Q: How do you help emerging businesses?

I help women-led, service-based businesses blend who they are with what they do, build a thriving, profitable, and sought-after brand, and become known for their expertise in a way that feels right to them.

I'm not like other content, business and visibility coaches out there. While others tell you what to do, I show you how to do it and co-create with you. This means my clients don’t jump on weekly ‘how-to’ webinars with 300 other people OR drop fed daily to-do lists via email. You will never hear me say “you won’t be successful unless you [insert: latest marketing fad].”

A one-size-fits-all approach to business doesn’t work. That’s why I get to know my clients and help them build a business that reflects how they want to show up in the world. What I’ve learned is the one thing that sets you apart from all other businesses is you. In the sea of sameness, it’s your ideas that people want to know, your experiences they want to hear, and your knowledge they want to pay for.
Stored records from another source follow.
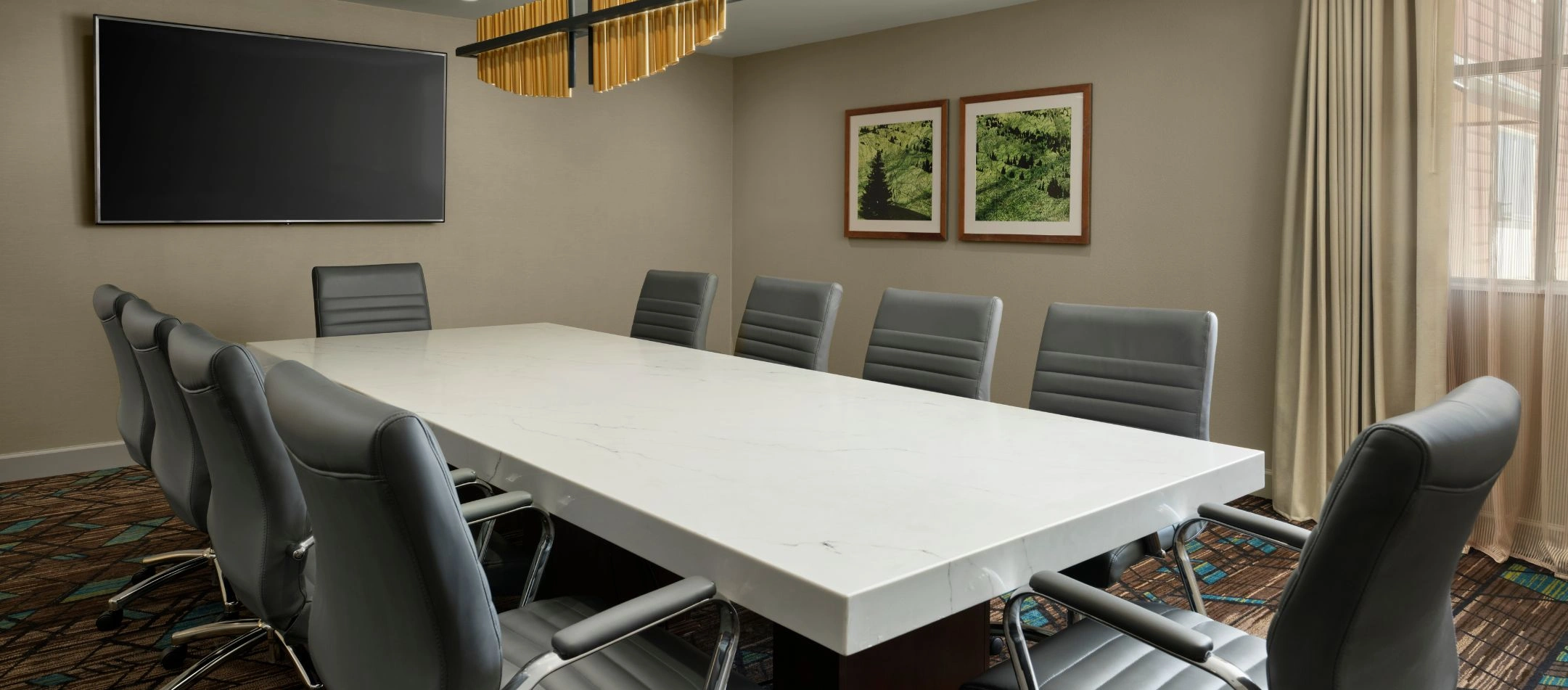 A boardroom with a marble table and gray leather chairs at a Broomfield, CO hotel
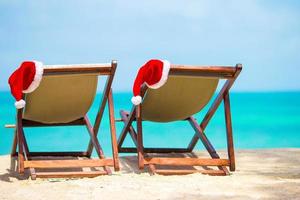 zon ligstoelen met de kerstman hoed Bij mooi tropisch strand met wit zand en turkoois water. perfect Kerstmis vakantie foto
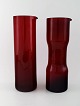 Kaj Franck (Finnish, 1911-1989) Nuutajärvi Glass Works, Finland, art glass. Two 
pitchers of red art glass.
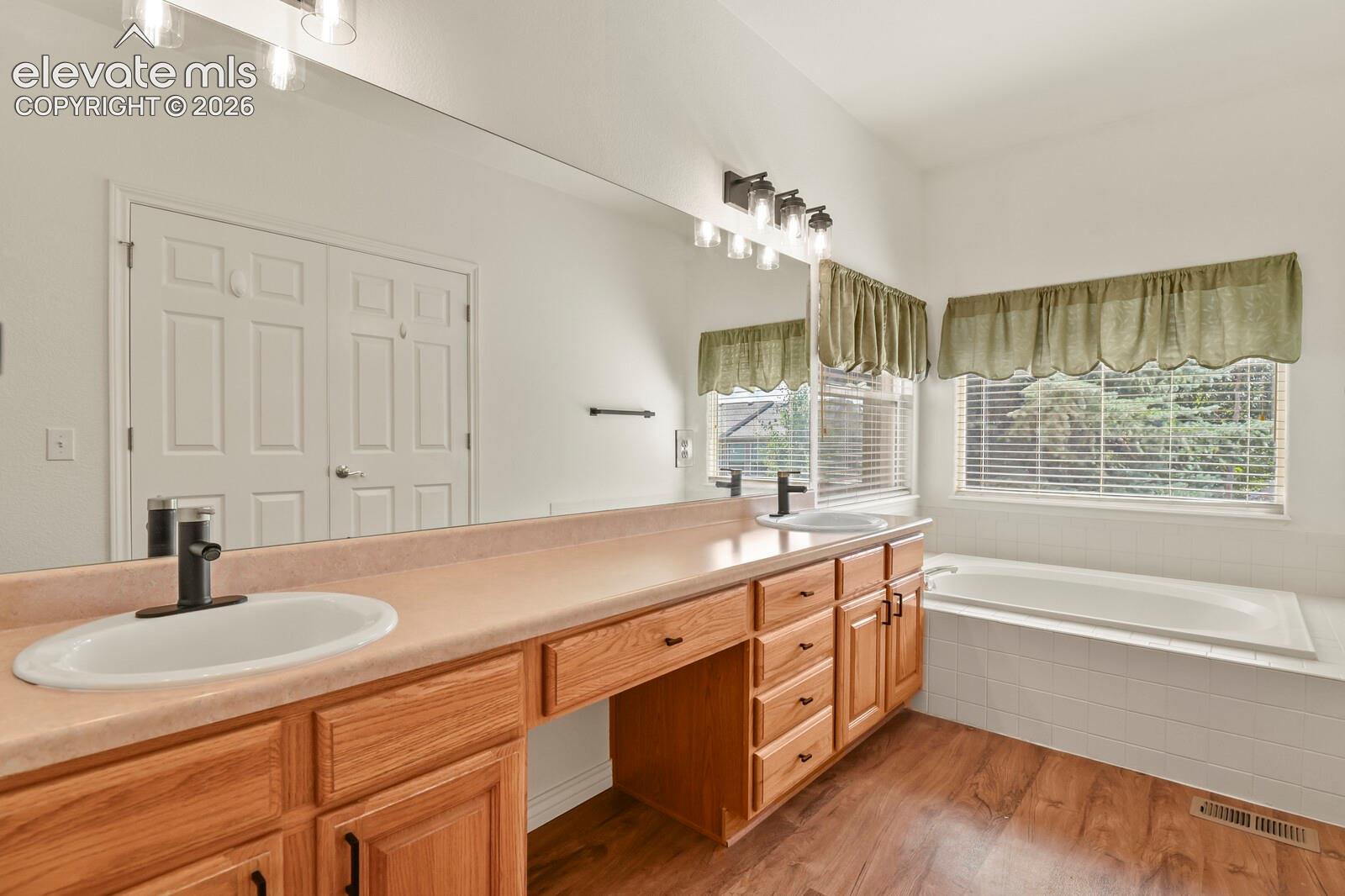 Primary Bath with new lighting and hardware! Double Sinks, Soaking tub and separate shower room!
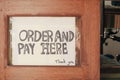 Sign order and pay here sign used in restaurants and coffee cafe Royalty Free Stock Photo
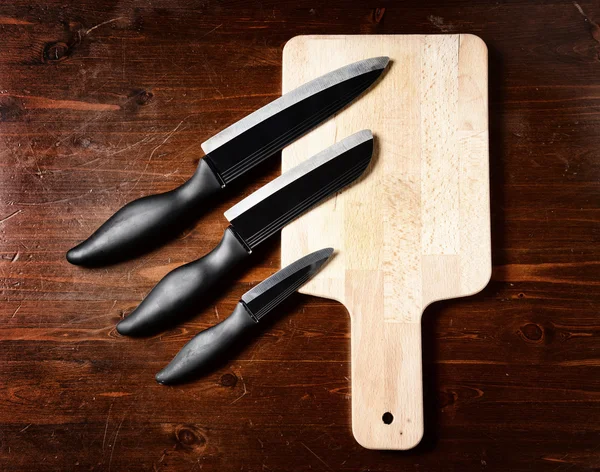 sharp knives and chopping board on dark wooden table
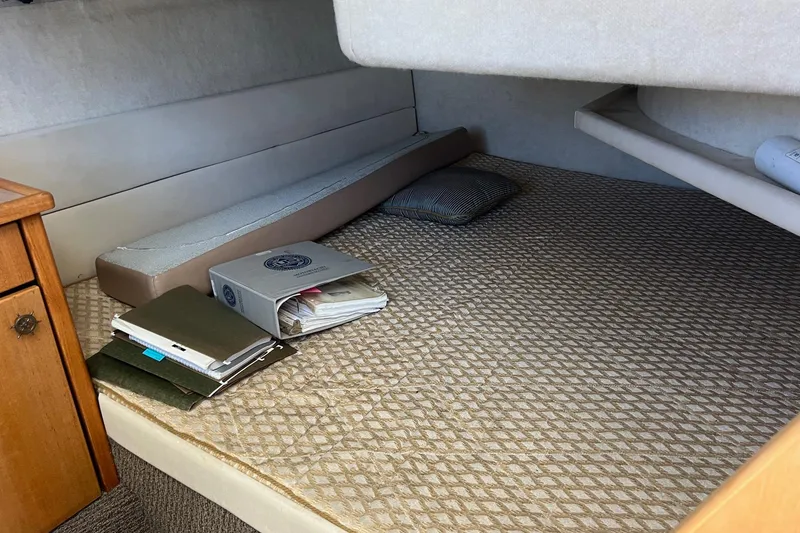 Slide: The Image of Interior cabin of 2000 Bayliner 3388 Command Bridge Motoryacht with documents and pillow. - 23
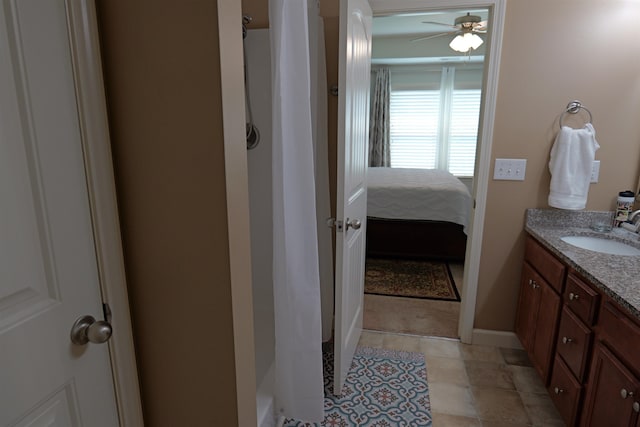 bathroom featuring a shower with curtain, ceiling fan, and vanity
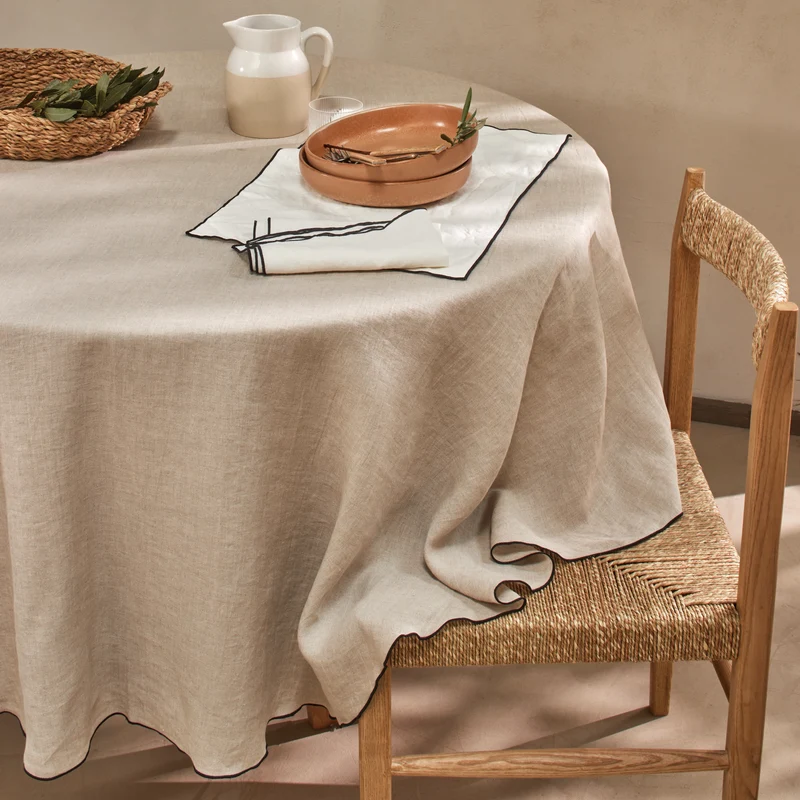 Mantel redondo con bourdon de lino lavado natural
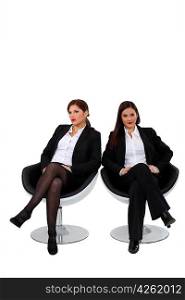 Businesswomen sitting side by side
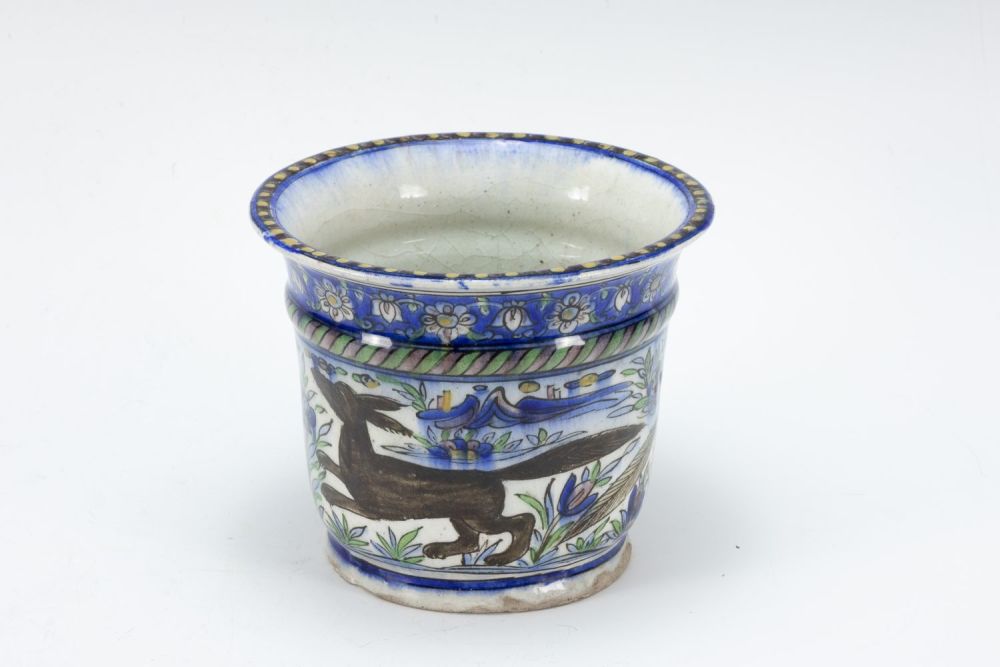 Lot 319: An Islamic Qajar Ceramic Pot from the 19th...
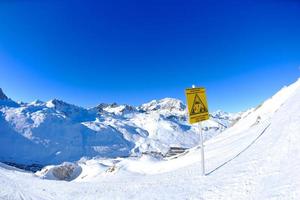 placa de sinal em altas montanhas sob neve no inverno foto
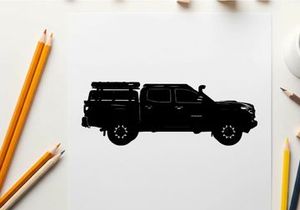 Silhouette of a pickup truck with a camper on the back
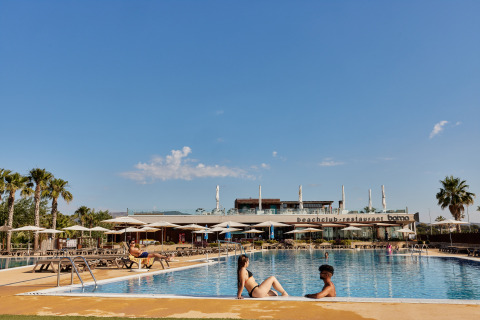 Piscina del parque vacacional TAIGA Delta de l'Ebre en Cataluña, España, con huéspedes relajándose al sol.
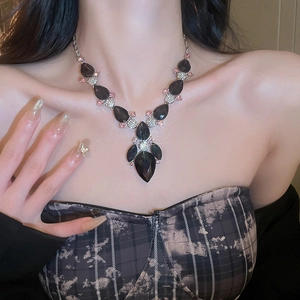 Close-up of luxury black teardrop gemstone necklace worn on neck with silver chain detail
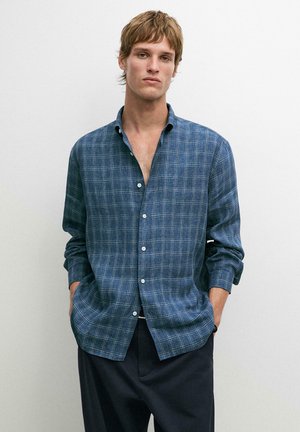Jeune homme les mains dans les poches, portant une chemise à carreaux bleue boutonnée et un pantalon foncé, sur un fond clair uni.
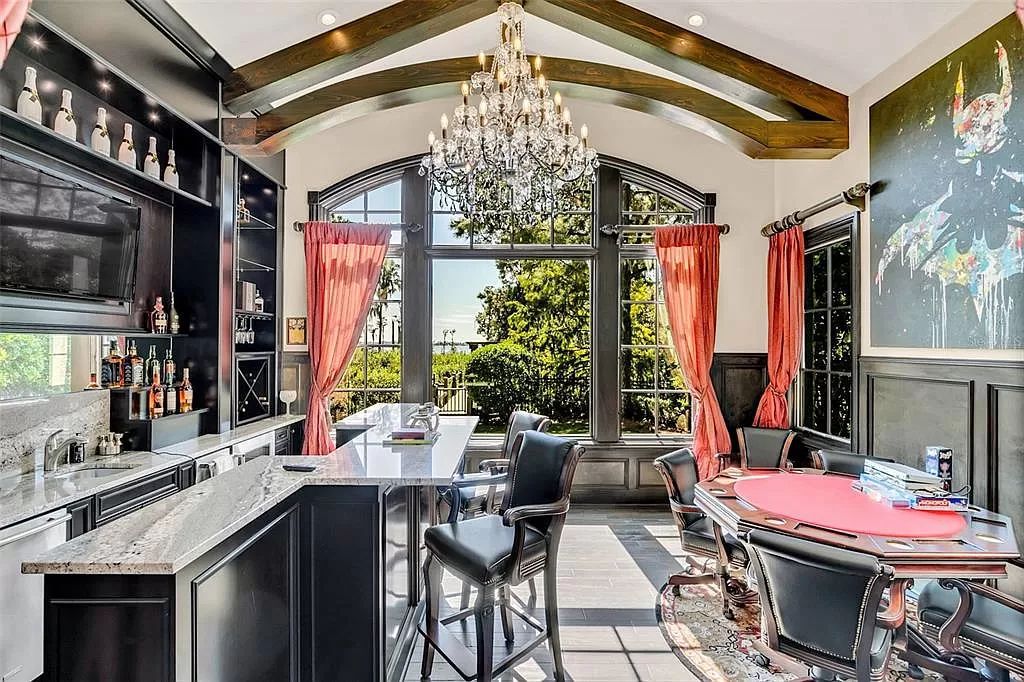 Situated within Windermere's exclusive community, this 10,485-square-foot estate at 6507 Rosella Ct embodies luxury living at its peak. Built by Stonebridge Custom Homes in 2007, the 7-bedroom, 8-bathroom property features an impressive array of amenities including a grand atrium with stunning lake views, a theater, two swimming pools, a spa, and an outdoor kitchen.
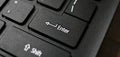 Enter button on laptop keyboard. Enter keyboard key button on a computer. Close up of Enter key of Laptop computer. Royalty Free Stock Photo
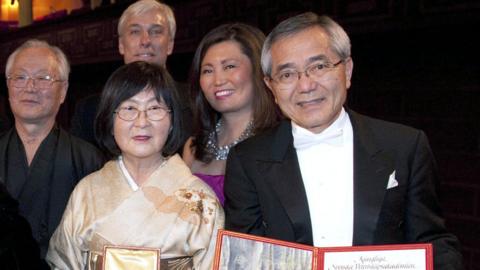 Japan's Ei-ichi Negishi (R) and his family display his Nobel diploma and medal after he received the shared Nobel Prize in Chemistry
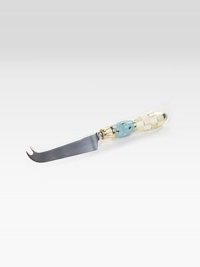 A unique serving piece in hand-painted porcelain with color-dragged checks and lustred gold accents. Porcelain with stainless steel blade8½ longHand washMade in the USA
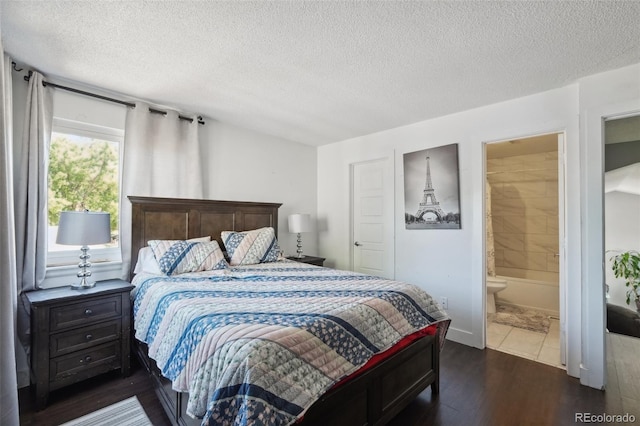 21111 E 43rd Ave, Denver, CO 80249 - bedroom with dark wood-type flooring, a textured ceiling, and ensuite bath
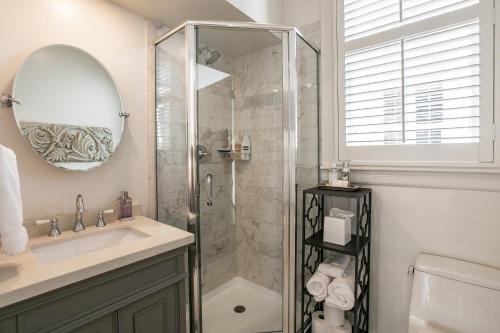 uma casa de banho com um chuveiro, um lavatório e um espelho. em Pacific Heights Grand Elegant Studio em São Francisco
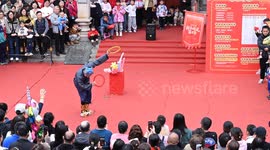 Tourists Watch a Folk Art Performance in Nanning, China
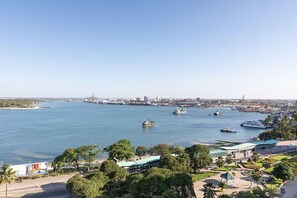 A coastal cityscape with a marina, boats, and a clear sky.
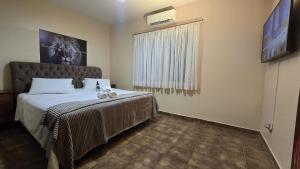 Quartos Refúgio com Vista e Piscina Compartilhada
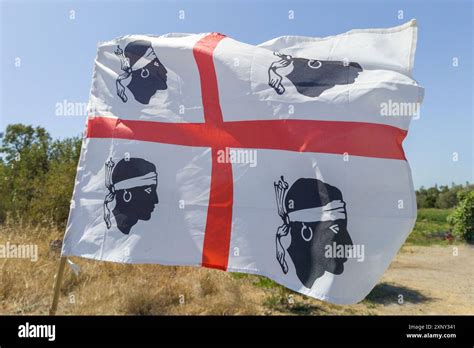 Sardinian Flag Waving In Rural Landscape Stock Photo Alamy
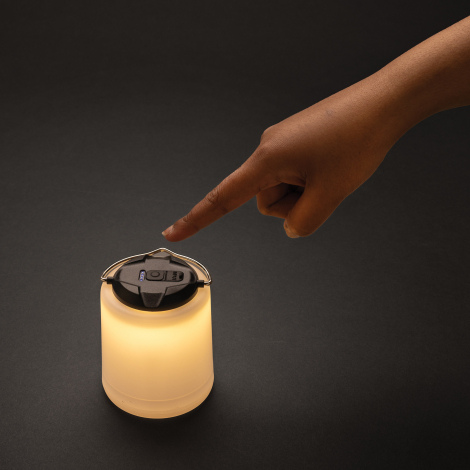 Lampe de table allumée en lumière chaude, posée sur surface sombre avec une main sur le bouton, sans personnalisation.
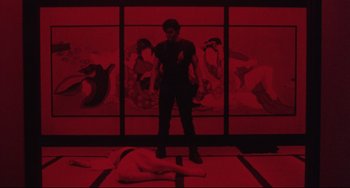 Movie still from “The Punisher” (1989), directed by Mark Goldblatt – A man standing in front of a woman lying on the ground; Wide shot, High angle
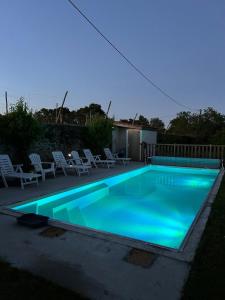 a swimming pool with blue lighting in a backyard at Le Colibri - Domaine de la Houblette in Challans +15 photos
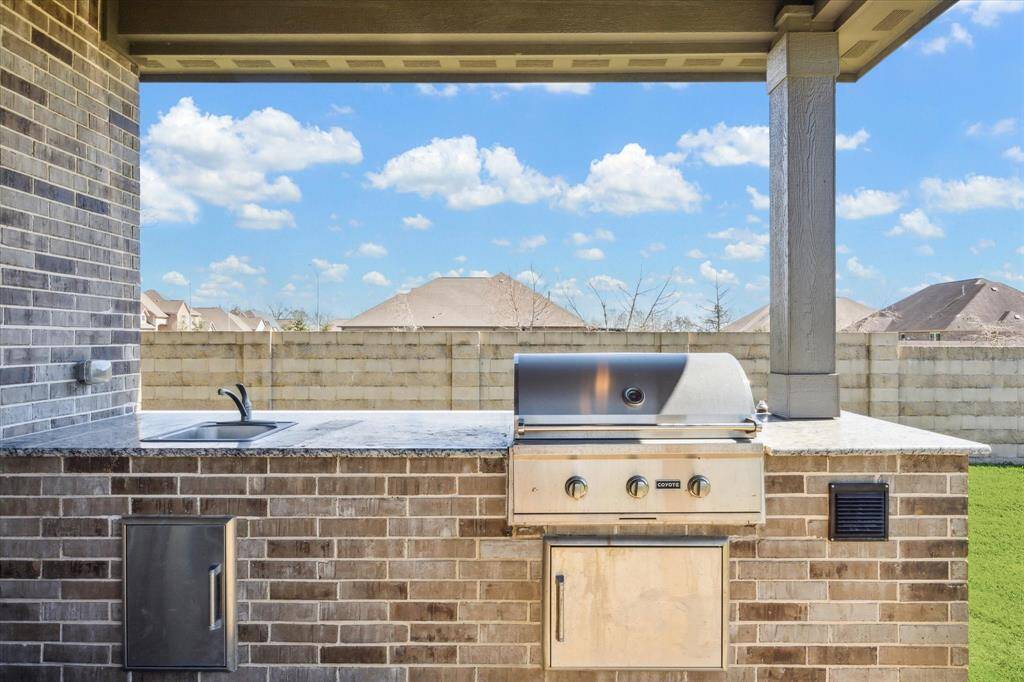 Covered patio with outdoor kitchen featuring sink and gas grill.  Perfect for entertaining!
Now more than ever, people want to buy from businesses who have a clear purpose and a reason for existing.


Q: What have you seen to be the most common business or personal challenge experienced by your clients?

Most of my clients come to me because they aren’t getting the attention, clients or cash they want. But when we dig a little deeper, we realize that the block is due to a lack of confidence and clarity.

If you’re honest with yourself, the real reason you don’t want to scream from the rooftops about your business is that you don’t feel confident. You don’t know what makes you different in the sea of sameness. You aren’t clear on what it is you offer and whom you want to help.

Getting super clear about your message and purpose, and being able to articulate that in words is the first step to building the confidence you need to make your dreams of running a successful business a reality. Knowing what you stand for makes sharing your elevator pitch, doing Insta stories and writing your website copy so much easier.

Q: Who has been the biggest influence in your career and the way you approach your work?

I didn’t have many role models growing up and I’ve never been one for following celebs, even in the business world.

For me, my friends, colleagues and clients have had the biggest influence in my career. They are always encouraging me to push boundaries, challenge the way I do things, and come at a problem from a new angle. They’ve taught me that I can’t go at it alone, and that we can all achieve more when we work together.

Q: What are your favorite words to live by?

"The most dangerous risk of all - the risk of spending your life not doing what you want on the bet you can buy yourself the freedom to do it later." - Randy Komisar

Q: What advice would you give emerging business owners?

What I’ve learned is you really don’t need a million dollar budget, unlimited resources, or a 60-hour week to have the life and business you want. What you do need is to be clear on your purpose, what you hope to achieve or change through your business, and whom you want to help.

Knowing the answers to these questions will help you make better decisions, stay focused when you feel overwhelmed, and define what success looks like for you.